Where we were before break: Just over halfway through our second unit — we left off with philosophy and religion in the High Middle Ages. Before we get to our second exam, we still have to cover the Renaissance and the origins of the Protestant Reformation.

Online plan:

• We’ll replace each lecture with a narrated Slides/PowerPoint that’s been converted to video and streams on YouTube (in order to save students from using too much data/bandwidth and to make it friendlier to a variety of devices). I started this week by creating a 15-minute film that introduced all of this for students — what’s changed and what’s the same — and ended by talking about medicine in the Middle Ages and leading students in a Catholic church’s litany for healing of the sick. Some of these will be new productions; sometimes we’ll use audio and slides from lectures recorded last fall.

• Small groups are trickier. Instead of trying to host a live conversation, we’ll let students listen in on a conversation: we’re going to reprise something we did as a course supplement for several years and record a midweek podcast, with two or three faculty talking about key terms, readings, and contemporary applications of our historical content. We decided against trying to meet with all our small group students at scheduled times, though each week students will have the chance to drop in on a variety of virtual office hours (via Google Hangout) to ask questions of faculty.
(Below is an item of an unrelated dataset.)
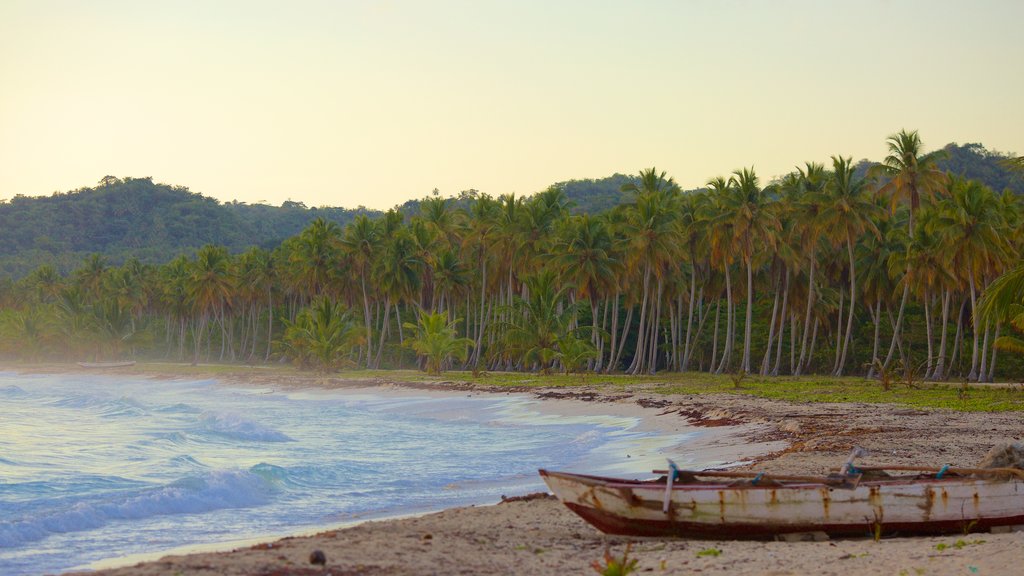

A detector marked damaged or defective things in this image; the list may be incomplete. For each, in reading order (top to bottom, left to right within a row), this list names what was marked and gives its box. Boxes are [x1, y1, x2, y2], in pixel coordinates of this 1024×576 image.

• Quizzes will turn into open-book, open-note worksheets on Moodle. We’ll also have to come up with a Moodle-hosted version of the second and third exams. (We do this with the summer version of the course, though not with this many students taking it at once.) The final essay is already a take-home assignment that students upload via Moodle.

Tomorrow I’ll talk through the online versions of our department’s gateway course on the discipline of history, plus the new sports history course I’m co-teaching with my colleague, Chris Moore.